■ **Short task**
Set out the lines of the entries below as a numbered list, from the start of the entries through the line containing "114L53 119L54 125L58", leaving out any blank lines.
====================
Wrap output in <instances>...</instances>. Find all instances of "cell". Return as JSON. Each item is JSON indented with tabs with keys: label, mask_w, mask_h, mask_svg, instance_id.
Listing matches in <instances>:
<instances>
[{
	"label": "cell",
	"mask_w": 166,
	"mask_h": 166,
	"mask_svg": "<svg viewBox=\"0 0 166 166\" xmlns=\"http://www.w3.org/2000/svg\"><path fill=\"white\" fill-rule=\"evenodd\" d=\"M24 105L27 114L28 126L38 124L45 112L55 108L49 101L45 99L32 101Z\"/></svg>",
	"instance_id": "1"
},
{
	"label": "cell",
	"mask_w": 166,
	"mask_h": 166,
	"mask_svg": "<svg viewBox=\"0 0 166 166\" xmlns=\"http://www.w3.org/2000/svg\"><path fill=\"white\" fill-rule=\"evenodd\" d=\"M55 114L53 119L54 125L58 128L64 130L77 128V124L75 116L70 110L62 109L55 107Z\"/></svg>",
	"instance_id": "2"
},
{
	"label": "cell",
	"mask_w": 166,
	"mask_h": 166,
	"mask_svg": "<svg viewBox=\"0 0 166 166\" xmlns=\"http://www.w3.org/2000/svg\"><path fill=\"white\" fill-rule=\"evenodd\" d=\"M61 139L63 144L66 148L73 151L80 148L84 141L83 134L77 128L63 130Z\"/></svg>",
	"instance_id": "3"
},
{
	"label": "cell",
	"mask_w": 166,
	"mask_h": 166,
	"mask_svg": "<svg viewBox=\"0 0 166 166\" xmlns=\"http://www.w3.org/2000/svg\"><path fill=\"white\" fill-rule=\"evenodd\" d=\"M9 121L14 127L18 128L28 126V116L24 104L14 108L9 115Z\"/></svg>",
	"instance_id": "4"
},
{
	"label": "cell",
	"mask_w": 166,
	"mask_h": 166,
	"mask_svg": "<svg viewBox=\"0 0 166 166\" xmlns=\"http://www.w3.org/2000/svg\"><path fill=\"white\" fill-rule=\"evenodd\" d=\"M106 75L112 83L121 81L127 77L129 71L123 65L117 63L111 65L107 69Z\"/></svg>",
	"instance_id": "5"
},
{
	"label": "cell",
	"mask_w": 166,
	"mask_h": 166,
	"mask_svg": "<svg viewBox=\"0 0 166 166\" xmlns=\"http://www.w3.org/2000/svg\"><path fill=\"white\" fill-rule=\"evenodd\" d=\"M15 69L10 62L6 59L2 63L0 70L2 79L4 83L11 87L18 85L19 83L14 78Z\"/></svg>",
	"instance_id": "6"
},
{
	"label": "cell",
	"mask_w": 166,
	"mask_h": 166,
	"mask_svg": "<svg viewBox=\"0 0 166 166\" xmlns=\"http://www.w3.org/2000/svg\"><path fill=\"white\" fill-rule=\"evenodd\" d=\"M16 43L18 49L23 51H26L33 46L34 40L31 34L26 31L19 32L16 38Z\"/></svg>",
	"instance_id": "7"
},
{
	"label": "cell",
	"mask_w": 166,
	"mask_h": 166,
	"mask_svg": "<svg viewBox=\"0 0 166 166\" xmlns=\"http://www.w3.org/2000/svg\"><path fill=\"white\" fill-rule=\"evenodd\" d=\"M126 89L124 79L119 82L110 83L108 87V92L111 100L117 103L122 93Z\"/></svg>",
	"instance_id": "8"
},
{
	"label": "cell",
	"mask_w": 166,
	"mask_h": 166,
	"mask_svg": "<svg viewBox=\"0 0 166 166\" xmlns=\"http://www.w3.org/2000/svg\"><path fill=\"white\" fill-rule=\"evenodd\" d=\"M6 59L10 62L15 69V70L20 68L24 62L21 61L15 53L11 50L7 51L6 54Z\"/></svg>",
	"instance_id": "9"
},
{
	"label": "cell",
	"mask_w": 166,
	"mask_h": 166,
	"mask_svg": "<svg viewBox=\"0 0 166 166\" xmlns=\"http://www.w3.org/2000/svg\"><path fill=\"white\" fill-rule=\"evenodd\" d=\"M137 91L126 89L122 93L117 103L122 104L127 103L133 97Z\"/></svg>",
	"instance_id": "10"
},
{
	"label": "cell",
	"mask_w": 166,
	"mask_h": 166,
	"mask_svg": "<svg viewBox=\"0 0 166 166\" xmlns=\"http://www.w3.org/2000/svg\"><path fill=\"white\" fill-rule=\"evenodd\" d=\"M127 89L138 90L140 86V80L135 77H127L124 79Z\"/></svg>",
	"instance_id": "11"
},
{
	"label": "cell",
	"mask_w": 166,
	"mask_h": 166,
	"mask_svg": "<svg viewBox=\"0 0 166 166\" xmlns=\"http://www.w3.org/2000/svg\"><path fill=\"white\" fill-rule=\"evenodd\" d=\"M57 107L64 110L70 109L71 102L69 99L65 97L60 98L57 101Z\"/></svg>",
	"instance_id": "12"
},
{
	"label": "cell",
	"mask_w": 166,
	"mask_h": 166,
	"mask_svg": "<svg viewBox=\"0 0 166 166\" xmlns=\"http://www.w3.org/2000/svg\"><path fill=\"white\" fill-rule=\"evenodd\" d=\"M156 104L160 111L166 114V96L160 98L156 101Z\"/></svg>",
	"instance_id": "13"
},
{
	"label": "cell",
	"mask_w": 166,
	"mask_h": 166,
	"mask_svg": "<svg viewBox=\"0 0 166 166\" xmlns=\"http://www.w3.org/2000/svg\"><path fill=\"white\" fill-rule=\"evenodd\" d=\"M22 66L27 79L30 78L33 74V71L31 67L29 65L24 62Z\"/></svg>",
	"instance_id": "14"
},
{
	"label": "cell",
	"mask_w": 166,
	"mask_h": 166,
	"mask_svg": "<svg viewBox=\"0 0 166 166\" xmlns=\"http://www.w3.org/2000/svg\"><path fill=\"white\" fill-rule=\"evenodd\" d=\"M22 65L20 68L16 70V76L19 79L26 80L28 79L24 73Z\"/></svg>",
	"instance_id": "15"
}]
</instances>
====================
■ **Answer for the task**
1. Wrap output in <instances>...</instances>. Find all instances of "cell". Return as JSON. Each item is JSON indented with tabs with keys: label, mask_w, mask_h, mask_svg, instance_id.
2. Listing matches in <instances>:
3. <instances>
4. [{
5. 	"label": "cell",
6. 	"mask_w": 166,
7. 	"mask_h": 166,
8. 	"mask_svg": "<svg viewBox=\"0 0 166 166\" xmlns=\"http://www.w3.org/2000/svg\"><path fill=\"white\" fill-rule=\"evenodd\" d=\"M24 105L27 114L28 126L38 124L45 112L55 108L49 101L45 99L32 101Z\"/></svg>",
9. 	"instance_id": "1"
10. },
11. {
12. 	"label": "cell",
13. 	"mask_w": 166,
14. 	"mask_h": 166,
15. 	"mask_svg": "<svg viewBox=\"0 0 166 166\" xmlns=\"http://www.w3.org/2000/svg\"><path fill=\"white\" fill-rule=\"evenodd\" d=\"M55 114L53 119L54 125L58 128L64 130L77 128V124L75 116L70 110L62 109L55 107Z\"/></svg>",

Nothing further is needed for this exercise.